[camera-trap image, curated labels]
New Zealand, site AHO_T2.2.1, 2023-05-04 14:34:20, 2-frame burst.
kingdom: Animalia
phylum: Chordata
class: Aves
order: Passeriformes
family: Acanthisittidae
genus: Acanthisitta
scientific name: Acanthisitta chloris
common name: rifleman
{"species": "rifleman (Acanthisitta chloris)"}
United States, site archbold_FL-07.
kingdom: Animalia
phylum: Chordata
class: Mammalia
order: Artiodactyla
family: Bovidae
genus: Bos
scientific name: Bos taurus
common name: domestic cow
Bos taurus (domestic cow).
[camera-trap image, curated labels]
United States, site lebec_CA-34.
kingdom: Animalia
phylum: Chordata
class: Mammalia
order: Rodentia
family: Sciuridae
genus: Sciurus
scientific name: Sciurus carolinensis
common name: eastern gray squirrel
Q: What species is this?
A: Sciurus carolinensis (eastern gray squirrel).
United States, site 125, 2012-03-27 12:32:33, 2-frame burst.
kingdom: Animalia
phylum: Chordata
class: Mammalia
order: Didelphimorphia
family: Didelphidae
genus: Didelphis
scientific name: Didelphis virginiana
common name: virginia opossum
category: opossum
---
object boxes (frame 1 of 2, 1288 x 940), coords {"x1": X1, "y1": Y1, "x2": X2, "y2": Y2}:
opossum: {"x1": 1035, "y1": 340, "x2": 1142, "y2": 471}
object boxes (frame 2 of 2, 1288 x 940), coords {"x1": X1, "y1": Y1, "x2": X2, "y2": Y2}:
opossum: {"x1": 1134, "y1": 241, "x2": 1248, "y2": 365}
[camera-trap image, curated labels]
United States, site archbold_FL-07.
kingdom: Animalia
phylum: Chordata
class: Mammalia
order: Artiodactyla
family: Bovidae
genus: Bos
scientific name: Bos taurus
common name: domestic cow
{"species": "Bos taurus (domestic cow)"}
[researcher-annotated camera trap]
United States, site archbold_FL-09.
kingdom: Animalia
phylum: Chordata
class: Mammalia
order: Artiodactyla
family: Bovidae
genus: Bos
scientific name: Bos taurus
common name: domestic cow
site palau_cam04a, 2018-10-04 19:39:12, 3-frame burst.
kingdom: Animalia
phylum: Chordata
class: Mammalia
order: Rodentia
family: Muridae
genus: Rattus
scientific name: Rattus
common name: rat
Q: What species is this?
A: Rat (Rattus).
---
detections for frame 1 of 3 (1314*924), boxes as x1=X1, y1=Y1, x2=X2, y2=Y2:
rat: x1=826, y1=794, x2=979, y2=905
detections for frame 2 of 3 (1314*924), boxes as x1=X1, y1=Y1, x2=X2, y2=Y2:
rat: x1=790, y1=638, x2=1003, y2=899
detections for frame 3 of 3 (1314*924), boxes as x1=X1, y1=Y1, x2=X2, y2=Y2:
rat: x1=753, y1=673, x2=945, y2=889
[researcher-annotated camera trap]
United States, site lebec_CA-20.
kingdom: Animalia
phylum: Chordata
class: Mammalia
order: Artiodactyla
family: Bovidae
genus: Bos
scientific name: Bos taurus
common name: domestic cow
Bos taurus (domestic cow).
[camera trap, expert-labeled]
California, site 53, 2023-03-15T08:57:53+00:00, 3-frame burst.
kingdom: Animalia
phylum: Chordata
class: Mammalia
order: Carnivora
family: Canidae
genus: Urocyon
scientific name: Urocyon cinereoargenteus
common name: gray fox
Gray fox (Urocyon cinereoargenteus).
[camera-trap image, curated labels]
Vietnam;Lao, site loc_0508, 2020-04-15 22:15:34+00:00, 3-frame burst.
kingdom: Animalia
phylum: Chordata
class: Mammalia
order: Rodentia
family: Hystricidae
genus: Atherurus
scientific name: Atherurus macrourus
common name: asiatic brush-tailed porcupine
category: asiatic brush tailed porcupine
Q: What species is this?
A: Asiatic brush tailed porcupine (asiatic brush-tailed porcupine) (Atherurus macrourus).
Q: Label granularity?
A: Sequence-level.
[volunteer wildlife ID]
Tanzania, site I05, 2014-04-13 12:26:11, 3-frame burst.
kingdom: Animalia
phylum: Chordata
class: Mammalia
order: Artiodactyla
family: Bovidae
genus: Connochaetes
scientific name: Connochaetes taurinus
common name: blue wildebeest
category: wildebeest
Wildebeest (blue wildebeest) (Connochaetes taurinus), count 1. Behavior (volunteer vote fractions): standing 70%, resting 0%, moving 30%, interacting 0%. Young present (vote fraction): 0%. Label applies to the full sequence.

Work item: Above are the records. Copy the lines beginning at the one that has "detections for frame 2" and ending with the one that has "United States, site lebec_CA-20.", unchanged.

Your response:
detections for frame 2 of 3 (1314*924), boxes as x1=X1, y1=Y1, x2=X2, y2=Y2:
rat: x1=790, y1=638, x2=1003, y2=899
detections for frame 3 of 3 (1314*924), boxes as x1=X1, y1=Y1, x2=X2, y2=Y2:
rat: x1=753, y1=673, x2=945, y2=889
[researcher-annotated camera trap]
United States, site lebec_CA-20.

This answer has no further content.